> [Teks Bacaan]:
——

Polri Kembalikan Uang Pemerasan Rp 2,5 Miliar, IPW Soroti Seriusitas Penegakan Hukum

OmbudsmanIndonesia.com, Jakarta — Rencana pengembalian uang Rp 2,5 miliar kepada korban pemerasan Djakarta Warehouse Project (DWP) oleh anggota Polri menuai kritik tajam dari Indonesia Police Watch (IPW). Dalam siaran persnya, IPW menyatakan bahwa langkah ini menunjukkan bahwa institusi Polri tidak serius membawa kasus tersebut ke ranah pidana, karena barang bukti hasil kejahatan seharusnya digunakan untuk menjerat pelaku melalui proses hukum.
Ketua IPW Sugeng Teguh Santoso menegaskan bahwa uang yang disita dari dugaan tindak pidana pemerasan merupakan barang bukti yang harus diproses sesuai hukum. “Barang bukti itu harus disita dan dibawa ke persidangan. Hakimlah yang memutuskan apakah uang tersebut akan dikembalikan kepada korban, dimasukkan ke kas negara, atau dimusnahkan,” ujar Sugeng dalam pernyataannya.

——

> [Butir Tugas 1]:
Tentukan apakah setiap pernyataan berikut sesuai dengan berita tentang pengembalian uang pemerasan DWP. Jawab ya atau tidak, lalu kutip persis kata-kata dalam berita yang menentukannya.
(a) IPW menilai rencana pengembalian uang menunjukkan bahwa Polri tidak serius membawa kasus itu ke ranah pidana.
(b) Menurut Sugeng Teguh Santoso, polisilah yang memutuskan apakah uang tersebut dikembalikan kepada korban.
(c) Uang yang rencananya dikembalikan kepada korban berjumlah Rp 2,5 miliar.
> [Butir Tugas 2]:
Tuliskan kembali tanpa perubahan bagian berita tentang pengembalian uang pemerasan DWP, mulai dari "Ketua IPW Sugeng" sampai dengan "Sugeng dalam pernyataannya.".
> [Butir Tugas 3]:
Teruskan berita tentang kritik IPW terhadap pengembalian uang pemerasan DWP, dimulai setelah kalimat terakhirnya.

> [Cuplikan Data]:
——

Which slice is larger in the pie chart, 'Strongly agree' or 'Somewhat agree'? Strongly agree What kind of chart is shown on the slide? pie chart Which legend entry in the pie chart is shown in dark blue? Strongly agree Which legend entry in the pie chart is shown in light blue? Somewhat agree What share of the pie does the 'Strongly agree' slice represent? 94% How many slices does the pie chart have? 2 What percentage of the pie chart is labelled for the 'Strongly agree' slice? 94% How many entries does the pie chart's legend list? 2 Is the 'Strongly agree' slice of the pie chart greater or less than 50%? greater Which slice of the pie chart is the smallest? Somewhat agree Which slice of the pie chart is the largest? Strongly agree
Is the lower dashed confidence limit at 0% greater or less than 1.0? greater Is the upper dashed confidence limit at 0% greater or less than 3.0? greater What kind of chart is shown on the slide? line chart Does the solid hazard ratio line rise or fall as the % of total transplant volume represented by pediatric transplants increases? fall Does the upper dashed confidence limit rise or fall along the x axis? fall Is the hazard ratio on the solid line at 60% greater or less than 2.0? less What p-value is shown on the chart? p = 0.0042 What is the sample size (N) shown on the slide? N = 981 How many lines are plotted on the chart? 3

——

> [Jawaban Tertulis 1]:
(a) Ya: "langkah ini menunjukkan bahwa institusi Polri tidak serius membawa kasus tersebut ke ranah pidana"
(b) Tidak: "Hakimlah yang memutuskan apakah uang tersebut akan dikembalikan kepada korban, dimasukkan ke kas negara, atau dimusnahkan"
(c) Ya: "Rencana pengembalian uang Rp 2,5 miliar kepada korban pemerasan"

> [Jawaban Tertulis 2]:
Ketua IPW Sugeng Teguh Santoso menegaskan bahwa uang yang disita dari dugaan tindak pidana pemerasan merupakan barang bukti yang harus diproses sesuai hukum. “Barang bukti itu harus disita dan dibawa ke persidangan. Hakimlah yang memutuskan apakah uang tersebut akan dikembalikan kepada korban, dimasukkan ke kas negara, atau dimusnahkan,” ujar Sugeng dalam pernyataannya.

> [Jawaban Tertulis 3]:
Menurutnya, langkah Polri mengembalikan barang bukti secara langsung berpotensi menghilangkan barang bukti untuk proses hukum. Sugeng menambahkan, “Jika uang itu dikembalikan, maka proses hukum menjadi lemah, bahkan bisa hilang. Ini tentu akan semakin menimbulkan tanda tanya di masyarakat dan meruntuhkan kepercayaan publik terhadap institusi Polri.”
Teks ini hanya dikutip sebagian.